» **YOUR INSTRUCTIONS**: The lines to transcribe run from the top of the material below to the line with "Professionals discussing views", inclusive. Leave the pictures behind.

» **INFORMATION GIVEN**:

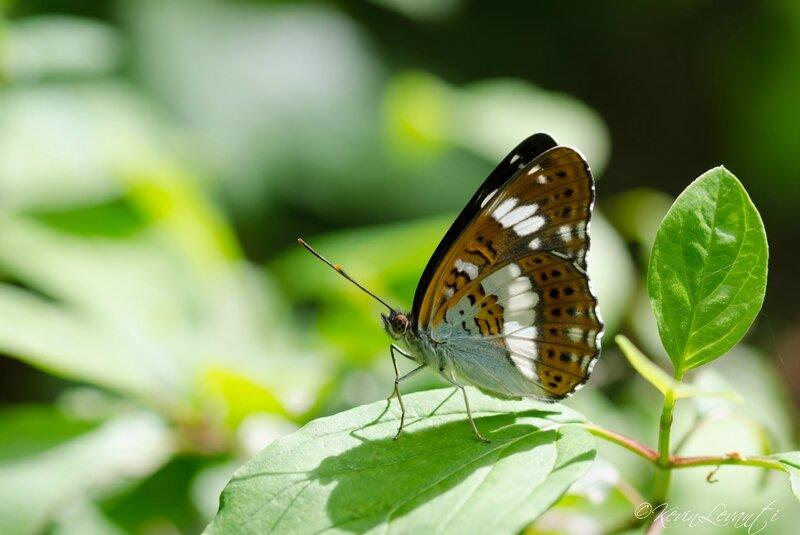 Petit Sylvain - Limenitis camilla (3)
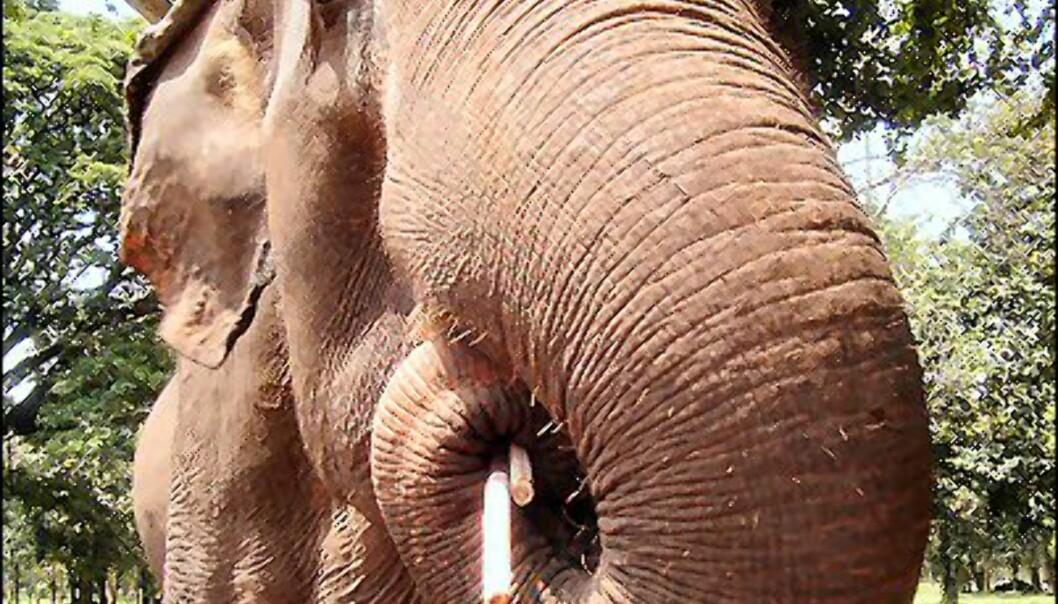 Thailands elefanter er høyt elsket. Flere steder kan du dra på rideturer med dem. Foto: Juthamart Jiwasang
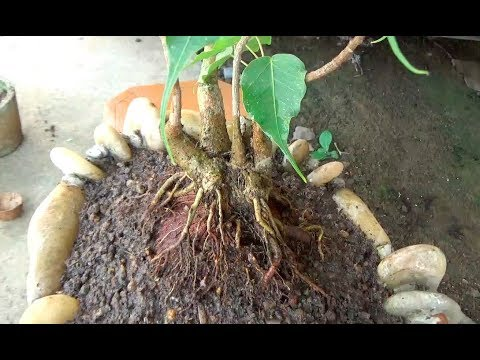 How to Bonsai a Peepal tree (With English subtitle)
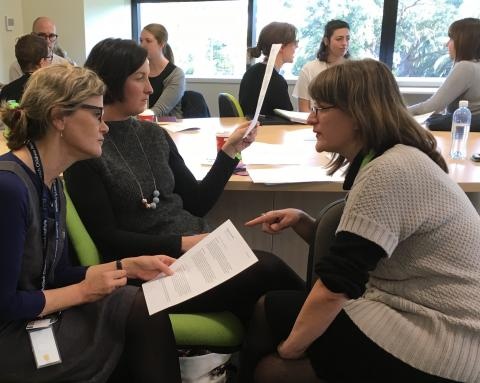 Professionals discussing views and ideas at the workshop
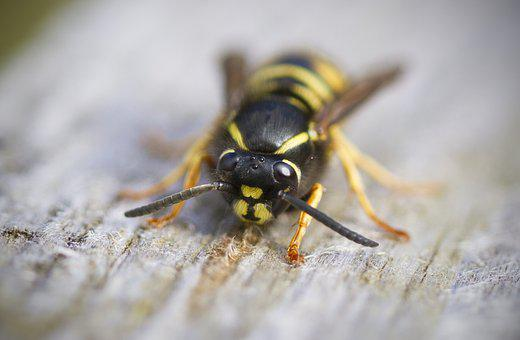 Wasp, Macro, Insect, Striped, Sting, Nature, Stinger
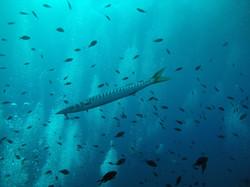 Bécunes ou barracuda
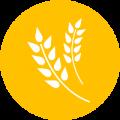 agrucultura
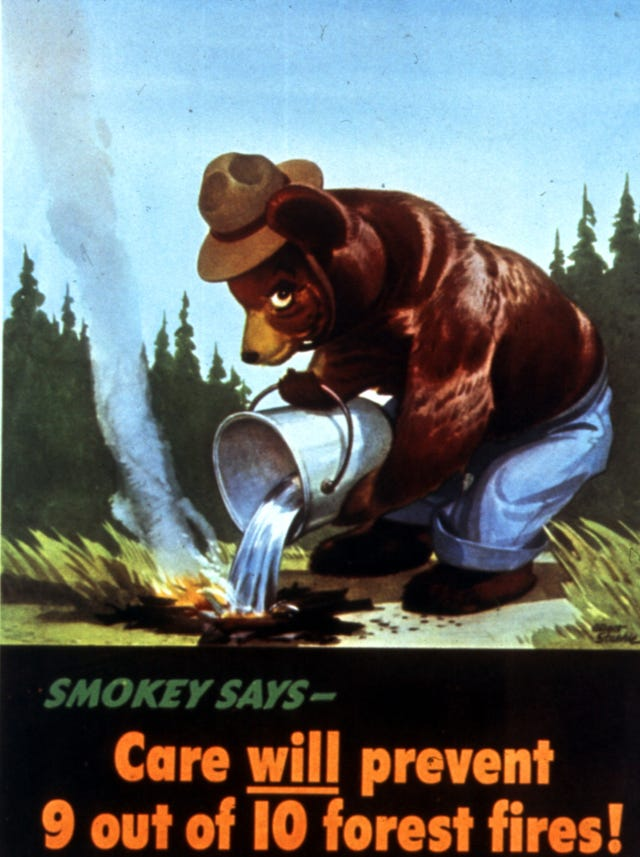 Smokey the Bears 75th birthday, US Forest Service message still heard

» **SOLUTION TO THIS TASK**:
 Petit Sylvain - Limenitis camilla (3)
 Thailands elefanter er høyt elsket. Flere steder kan du dra på rideturer med dem. Foto: Juthamart Jiwasang
 How to Bonsai a Peepal tree (With English subtitle)
 Professionals discussing views and ideas at the workshop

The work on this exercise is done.